Some Chinese provinces are rationing electricity, Europeans are paying exorbitant prices for liquefied gas and Lebanon has run out of centrally-generate electricity.
Furthermore, India is close to running out of coal and in the United States, the price of a gallon of regular gasoline was $3.25 on Friday, up from April’s $1.27.
As the global economy works to recover from the Covid-19 pandemic, the sudden energy crisis is putting a strain on supply chains and stirring geopolitical tensions.

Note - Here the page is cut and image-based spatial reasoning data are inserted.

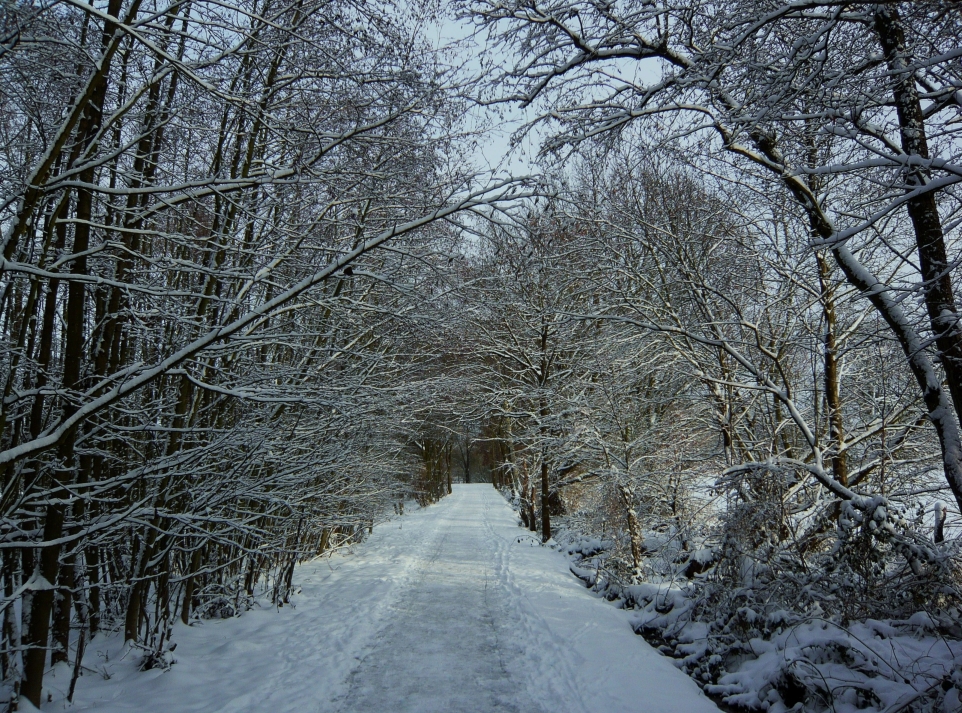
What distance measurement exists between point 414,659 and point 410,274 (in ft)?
13.3

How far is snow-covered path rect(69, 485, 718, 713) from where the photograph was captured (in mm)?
4840

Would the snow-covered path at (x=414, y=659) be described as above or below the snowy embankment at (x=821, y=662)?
below

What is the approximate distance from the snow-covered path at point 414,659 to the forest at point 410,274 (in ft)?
1.41

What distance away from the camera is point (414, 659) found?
5.98 meters

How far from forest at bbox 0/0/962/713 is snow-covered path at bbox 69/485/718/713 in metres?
0.43

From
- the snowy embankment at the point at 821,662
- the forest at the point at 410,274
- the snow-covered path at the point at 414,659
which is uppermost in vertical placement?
the forest at the point at 410,274

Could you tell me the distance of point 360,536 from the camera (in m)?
15.3

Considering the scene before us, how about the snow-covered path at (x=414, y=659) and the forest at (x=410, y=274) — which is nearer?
the forest at (x=410, y=274)

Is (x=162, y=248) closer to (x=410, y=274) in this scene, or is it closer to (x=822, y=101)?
(x=410, y=274)

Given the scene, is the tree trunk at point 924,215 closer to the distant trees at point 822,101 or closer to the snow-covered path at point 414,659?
the distant trees at point 822,101

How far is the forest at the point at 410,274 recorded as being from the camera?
381cm

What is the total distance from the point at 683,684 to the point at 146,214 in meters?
6.03

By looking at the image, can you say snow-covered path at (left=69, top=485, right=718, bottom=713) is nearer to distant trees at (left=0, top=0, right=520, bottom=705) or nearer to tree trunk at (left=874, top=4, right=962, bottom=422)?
distant trees at (left=0, top=0, right=520, bottom=705)

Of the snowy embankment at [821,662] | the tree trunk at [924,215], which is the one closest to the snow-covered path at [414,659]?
the snowy embankment at [821,662]
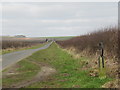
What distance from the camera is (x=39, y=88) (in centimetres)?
959

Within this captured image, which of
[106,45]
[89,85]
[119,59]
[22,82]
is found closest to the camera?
[89,85]

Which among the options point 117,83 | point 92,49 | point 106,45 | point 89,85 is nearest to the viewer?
point 117,83

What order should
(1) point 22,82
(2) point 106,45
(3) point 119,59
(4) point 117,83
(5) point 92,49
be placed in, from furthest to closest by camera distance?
(5) point 92,49 < (2) point 106,45 < (3) point 119,59 < (1) point 22,82 < (4) point 117,83

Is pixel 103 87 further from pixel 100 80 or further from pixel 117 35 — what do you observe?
pixel 117 35

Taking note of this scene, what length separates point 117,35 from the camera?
14.1 meters

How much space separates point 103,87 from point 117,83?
0.55 metres

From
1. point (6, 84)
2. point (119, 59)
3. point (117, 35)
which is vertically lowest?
point (6, 84)

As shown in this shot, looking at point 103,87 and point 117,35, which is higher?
point 117,35

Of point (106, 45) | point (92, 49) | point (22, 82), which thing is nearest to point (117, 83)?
point (22, 82)

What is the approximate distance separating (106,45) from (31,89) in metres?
9.53

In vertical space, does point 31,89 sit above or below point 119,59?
below

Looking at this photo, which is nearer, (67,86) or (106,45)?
(67,86)

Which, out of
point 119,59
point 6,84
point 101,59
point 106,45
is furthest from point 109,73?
point 106,45

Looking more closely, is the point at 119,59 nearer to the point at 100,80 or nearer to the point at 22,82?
the point at 100,80
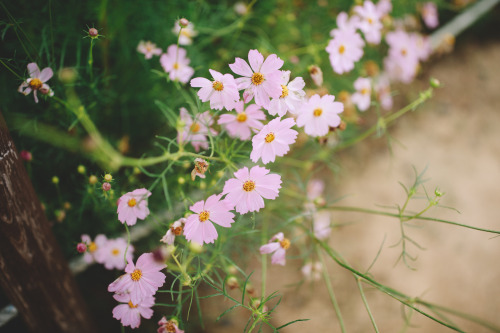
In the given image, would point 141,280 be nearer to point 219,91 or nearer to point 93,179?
point 93,179

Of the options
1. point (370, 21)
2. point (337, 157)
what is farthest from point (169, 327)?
point (337, 157)

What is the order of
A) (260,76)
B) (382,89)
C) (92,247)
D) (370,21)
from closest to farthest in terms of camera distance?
(260,76) → (92,247) → (370,21) → (382,89)

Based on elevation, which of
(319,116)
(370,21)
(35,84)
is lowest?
(319,116)

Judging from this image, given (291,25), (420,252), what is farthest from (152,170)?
(420,252)

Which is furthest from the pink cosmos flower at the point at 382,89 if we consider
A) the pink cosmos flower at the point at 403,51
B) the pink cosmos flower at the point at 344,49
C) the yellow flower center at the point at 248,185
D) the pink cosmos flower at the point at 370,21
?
the yellow flower center at the point at 248,185

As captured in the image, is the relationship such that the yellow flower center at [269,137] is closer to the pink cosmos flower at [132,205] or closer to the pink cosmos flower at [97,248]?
the pink cosmos flower at [132,205]

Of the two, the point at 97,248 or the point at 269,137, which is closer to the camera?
the point at 269,137

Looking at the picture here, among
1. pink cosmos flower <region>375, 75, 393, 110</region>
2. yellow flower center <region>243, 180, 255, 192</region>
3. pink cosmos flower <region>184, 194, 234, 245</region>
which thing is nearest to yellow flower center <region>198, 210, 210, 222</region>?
pink cosmos flower <region>184, 194, 234, 245</region>
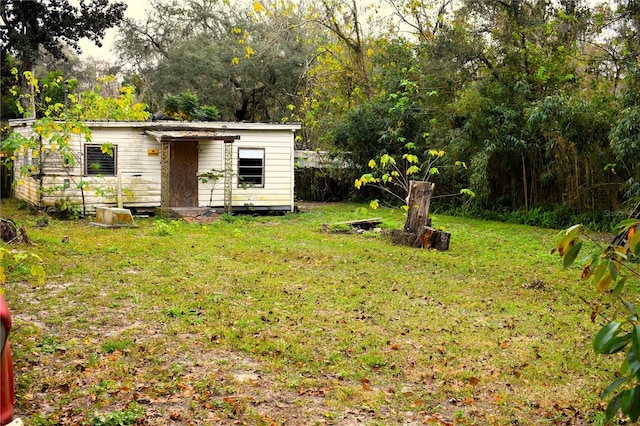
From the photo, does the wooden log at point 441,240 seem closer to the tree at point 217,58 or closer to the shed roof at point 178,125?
the shed roof at point 178,125

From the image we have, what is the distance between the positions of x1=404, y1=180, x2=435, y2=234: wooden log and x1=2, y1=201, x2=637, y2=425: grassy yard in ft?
4.55

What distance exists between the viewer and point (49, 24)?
20188mm

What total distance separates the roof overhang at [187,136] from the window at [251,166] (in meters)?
0.97

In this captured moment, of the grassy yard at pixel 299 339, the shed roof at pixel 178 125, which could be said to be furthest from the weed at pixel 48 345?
the shed roof at pixel 178 125

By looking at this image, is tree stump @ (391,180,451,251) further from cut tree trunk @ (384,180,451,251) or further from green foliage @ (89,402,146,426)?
green foliage @ (89,402,146,426)

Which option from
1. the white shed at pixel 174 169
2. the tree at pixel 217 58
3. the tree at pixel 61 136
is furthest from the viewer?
the tree at pixel 217 58

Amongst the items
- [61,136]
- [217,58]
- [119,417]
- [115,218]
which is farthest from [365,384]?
[217,58]

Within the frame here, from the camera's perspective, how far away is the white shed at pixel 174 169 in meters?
15.7

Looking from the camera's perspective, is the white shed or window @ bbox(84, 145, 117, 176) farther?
window @ bbox(84, 145, 117, 176)

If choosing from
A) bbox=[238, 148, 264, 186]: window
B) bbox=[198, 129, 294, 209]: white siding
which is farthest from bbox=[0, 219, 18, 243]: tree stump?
bbox=[238, 148, 264, 186]: window

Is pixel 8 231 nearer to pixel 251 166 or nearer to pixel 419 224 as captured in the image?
pixel 419 224

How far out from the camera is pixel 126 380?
4531 millimetres

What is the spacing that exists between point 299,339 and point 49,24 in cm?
1840

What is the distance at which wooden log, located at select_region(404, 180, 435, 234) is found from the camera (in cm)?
1181
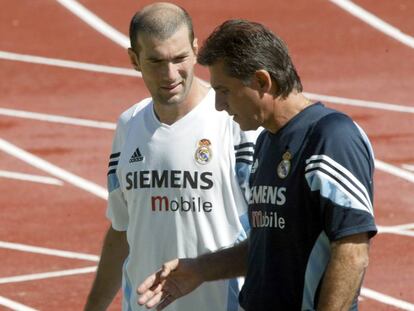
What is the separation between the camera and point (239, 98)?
446 centimetres

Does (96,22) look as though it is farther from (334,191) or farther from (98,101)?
(334,191)

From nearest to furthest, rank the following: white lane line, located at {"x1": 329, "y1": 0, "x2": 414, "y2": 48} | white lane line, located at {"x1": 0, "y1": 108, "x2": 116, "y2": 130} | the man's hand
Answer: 1. the man's hand
2. white lane line, located at {"x1": 0, "y1": 108, "x2": 116, "y2": 130}
3. white lane line, located at {"x1": 329, "y1": 0, "x2": 414, "y2": 48}

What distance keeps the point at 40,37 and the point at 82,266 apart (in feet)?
19.2

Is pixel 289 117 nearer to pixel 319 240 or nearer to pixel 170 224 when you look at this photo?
pixel 319 240

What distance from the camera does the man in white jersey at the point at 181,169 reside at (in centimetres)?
538

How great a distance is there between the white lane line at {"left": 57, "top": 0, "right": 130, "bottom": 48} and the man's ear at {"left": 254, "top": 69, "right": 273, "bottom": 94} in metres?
10.8

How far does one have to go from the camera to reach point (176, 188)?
5406mm

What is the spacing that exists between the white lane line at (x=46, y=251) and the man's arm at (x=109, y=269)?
14.0 ft

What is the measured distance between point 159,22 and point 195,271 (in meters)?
1.08

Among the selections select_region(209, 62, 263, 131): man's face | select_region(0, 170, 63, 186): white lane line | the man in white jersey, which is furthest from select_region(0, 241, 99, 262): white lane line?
select_region(209, 62, 263, 131): man's face

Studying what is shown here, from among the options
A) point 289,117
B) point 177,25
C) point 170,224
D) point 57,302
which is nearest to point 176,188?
point 170,224

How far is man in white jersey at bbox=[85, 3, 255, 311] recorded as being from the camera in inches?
212

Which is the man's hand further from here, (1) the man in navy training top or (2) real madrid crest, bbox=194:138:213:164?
(2) real madrid crest, bbox=194:138:213:164

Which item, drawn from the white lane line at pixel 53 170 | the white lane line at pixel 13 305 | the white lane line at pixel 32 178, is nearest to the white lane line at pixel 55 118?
the white lane line at pixel 53 170
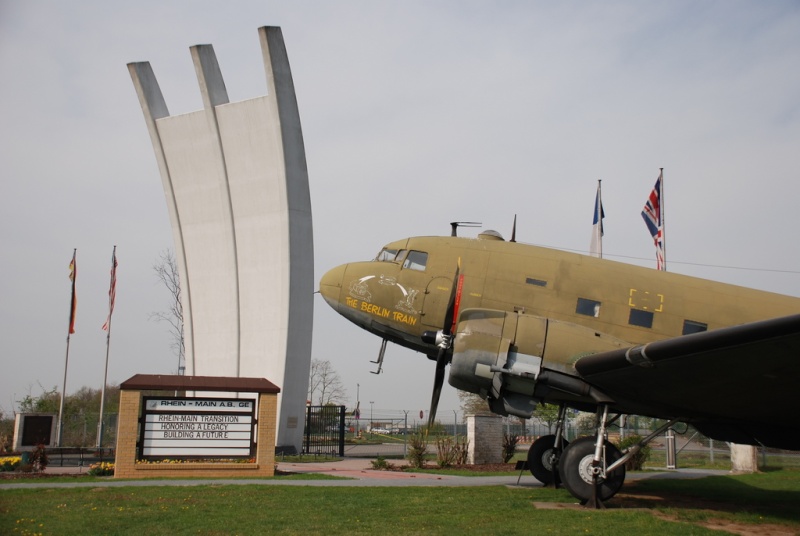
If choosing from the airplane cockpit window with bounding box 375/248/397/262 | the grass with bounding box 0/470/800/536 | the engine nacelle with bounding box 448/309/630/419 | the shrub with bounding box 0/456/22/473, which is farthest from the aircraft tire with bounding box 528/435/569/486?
the shrub with bounding box 0/456/22/473

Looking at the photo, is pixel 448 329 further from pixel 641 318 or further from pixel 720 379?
pixel 720 379

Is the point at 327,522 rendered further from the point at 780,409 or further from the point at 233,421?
the point at 233,421

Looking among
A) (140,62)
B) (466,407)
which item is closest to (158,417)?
(140,62)

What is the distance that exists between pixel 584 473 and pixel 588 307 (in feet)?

What’s more, as global leaders are preparing to meet for the landmark Cop26 in the hope of taking steps towards easing climate change, questions are now being raised about the plausibility of a global green energy revolution.
The crisis has been blamed on a perfect storm of factors, primarily the economic recovery from the pandemic coming after countries spent less on the extraction of fossil fuels over the last 18 months.
An unusually cold winter in Europe that drained the continent’s energy reserves, a series of hurricanes that shutdown Gulf oil refineries, worsening relations between China and Australia and less wind over the North Sea have also contributed.
Lebanon has been left without electricity, plunging the country into darkness amid a severe economic crisis.
A government official told Reuters news agency the country’s two largest power stations, Deir Ammar and Zahrani, had shut down because of a fuel shortage.
The power grid “completely stopped working at noon today” and was unlikely to restart for several days, he said.